Governance: Who Sees What

Classification and masking set up the data. Governance defines the rules.

The goal is simple: make it impossible for the wrong person to see the wrong data. A junior analyst shouldn't see RESTRICTED records. A dashboard shouldn't display unmasked PII.

Access control matrix heatmap showing role-based data access permissions

We define policies that map roles to maximum classification levels:

CREATE TABLE access_policies (
role VARCHAR,
max_classification VARCHAR
);

INSERT INTO access_policies VALUES
('analyst', 'UNRESTRICTED'),
('internal', 'LIMITED'),
('ml_engineer', 'INTERNAL_ONLY'),
('compliance', 'RESTRICTED');

Your application layer enforces these rules.
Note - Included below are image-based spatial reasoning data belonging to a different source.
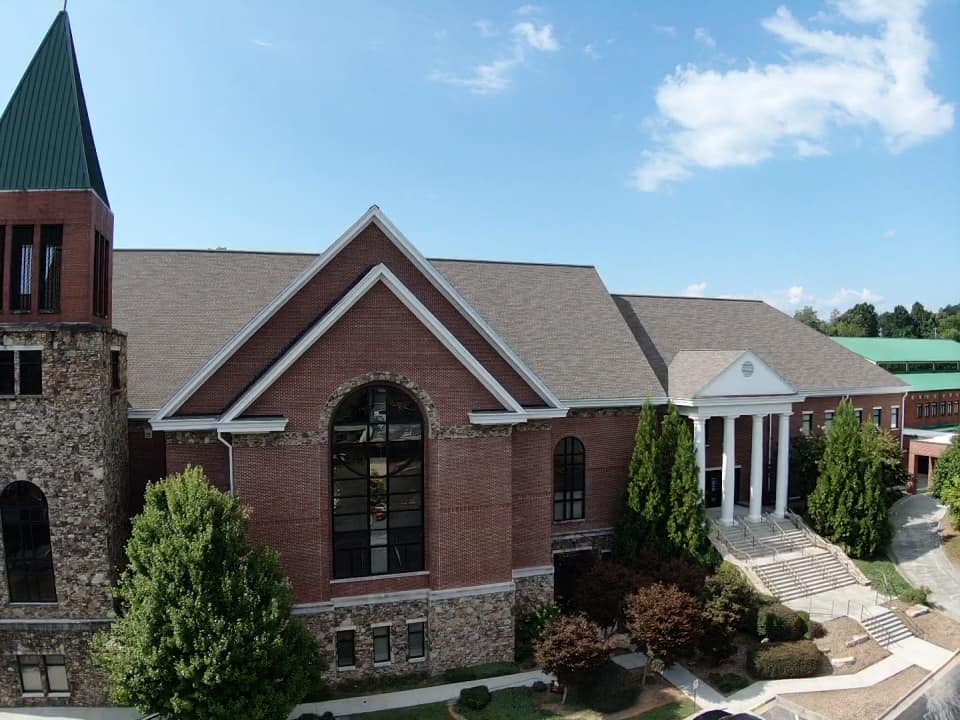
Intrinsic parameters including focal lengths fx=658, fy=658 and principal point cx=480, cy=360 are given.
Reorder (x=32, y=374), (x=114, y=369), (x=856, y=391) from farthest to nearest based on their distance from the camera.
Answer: (x=856, y=391), (x=114, y=369), (x=32, y=374)

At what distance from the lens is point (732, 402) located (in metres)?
27.7

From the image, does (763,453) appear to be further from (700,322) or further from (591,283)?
(591,283)

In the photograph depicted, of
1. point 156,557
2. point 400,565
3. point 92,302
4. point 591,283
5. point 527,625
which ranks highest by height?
point 591,283

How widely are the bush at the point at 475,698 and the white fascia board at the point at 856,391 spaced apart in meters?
22.1

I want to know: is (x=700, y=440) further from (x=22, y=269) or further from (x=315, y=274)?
(x=22, y=269)

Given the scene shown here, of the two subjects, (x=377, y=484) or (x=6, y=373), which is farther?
(x=377, y=484)

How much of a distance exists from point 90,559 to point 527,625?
1329 centimetres

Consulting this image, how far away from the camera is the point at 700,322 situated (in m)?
35.2

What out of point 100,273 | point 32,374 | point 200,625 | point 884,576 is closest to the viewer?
point 200,625

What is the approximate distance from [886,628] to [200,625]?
2275 cm

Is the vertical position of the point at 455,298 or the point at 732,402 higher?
the point at 455,298

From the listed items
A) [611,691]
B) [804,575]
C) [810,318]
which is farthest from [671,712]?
[810,318]

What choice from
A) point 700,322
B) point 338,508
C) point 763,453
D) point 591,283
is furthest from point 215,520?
point 700,322

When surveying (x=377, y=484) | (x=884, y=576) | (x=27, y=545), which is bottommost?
(x=884, y=576)
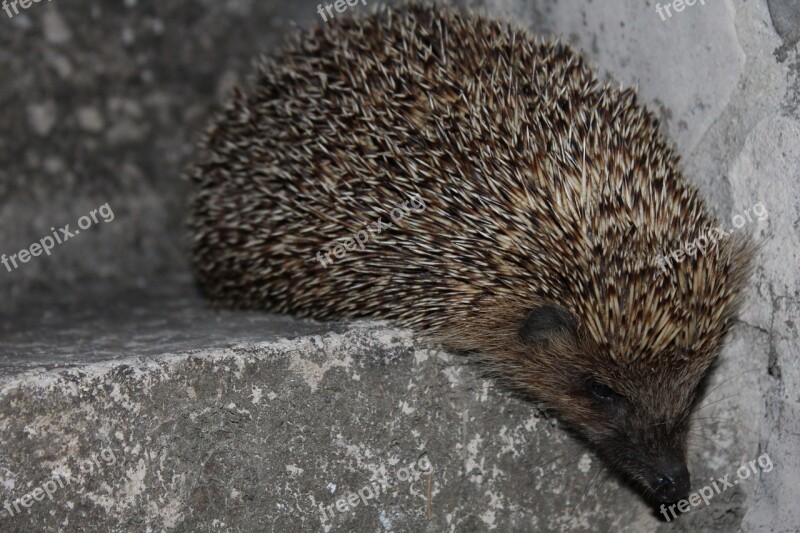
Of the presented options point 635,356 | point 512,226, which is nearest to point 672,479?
point 635,356

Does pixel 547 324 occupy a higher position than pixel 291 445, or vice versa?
pixel 547 324

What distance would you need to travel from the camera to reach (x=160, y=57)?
5.21 metres

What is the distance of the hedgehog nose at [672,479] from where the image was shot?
3084 mm

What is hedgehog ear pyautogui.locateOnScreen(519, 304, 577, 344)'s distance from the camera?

When a user queries data, check their role against the classification. If they're asking for something above their level, deny the request or return the masked version.

Tools like flapi can enforce these policies at the API layer. With JWT authentication and row-level security built in, you can restrict which endpoints each role can access. And flapi's MCP support means the same rules apply when AI agents query your data—no separate security model needed.

Monitoring: Catching Problems Early

Pipelines drift. New data sources get added. Fields change meaning. What was clean last month might be full of PII today. Without monitoring, you won't know until an audit—or worse, a breach.

We run a daily compliance check:

SELECT
'support_tickets' as table_name,
COUNT(*) as total_rows,
SUM(CASE WHEN pii_contains(content) THEN 1 ELSE 0 END) as rows_with_pii,
ROUND(100.0 * SUM(CASE WHEN pii_contains(content) THEN 1 ELSE 0 END) / COUNT(*), 1) as pii_pct
FROM support_tickets
WHERE created_at > CURRENT_DATE - INTERVAL '1 day';

If yesterday's data suddenly shows 40% PII when the historical average is 15%, something changed. Maybe a new integration is dumping unmasked customer data. Maybe a field got repurposed. Either way, you catch it before it becomes a problem.

Try It Yourself

Here's the workflow in three steps:

LOAD anofox_tabular;

-- 1. Classify your data
SELECT
pii_count(text_column) as pii_count,
CASE WHEN pii_count(text_column) > 3 THEN 'HIGH' ELSE 'LOW' END as risk
FROM your_table
LIMIT 10;

-- 2. Create a masked version
CREATE TABLE your_table_safe AS
SELECT
id,
pii_mask(text_column, 'redact') as text_column
FROM your_table;

-- 3. Monitor daily
SELECT COUNT(*) FILTER (WHERE pii_contains(text_column))
FROM your_table
WHERE created_at > CURRENT_DATE;

Start with classification to understand what you have. Create masked views for different audiences. Monitor to catch drift.


This wraps up the PII detection series:

  1. SQL-Native PII Detection — What it does and how it works
  2. Privacy Pipelines — How to integrate it into production

All of this runs in SQL. No external services, no data movement, no per-record costs. Just queries.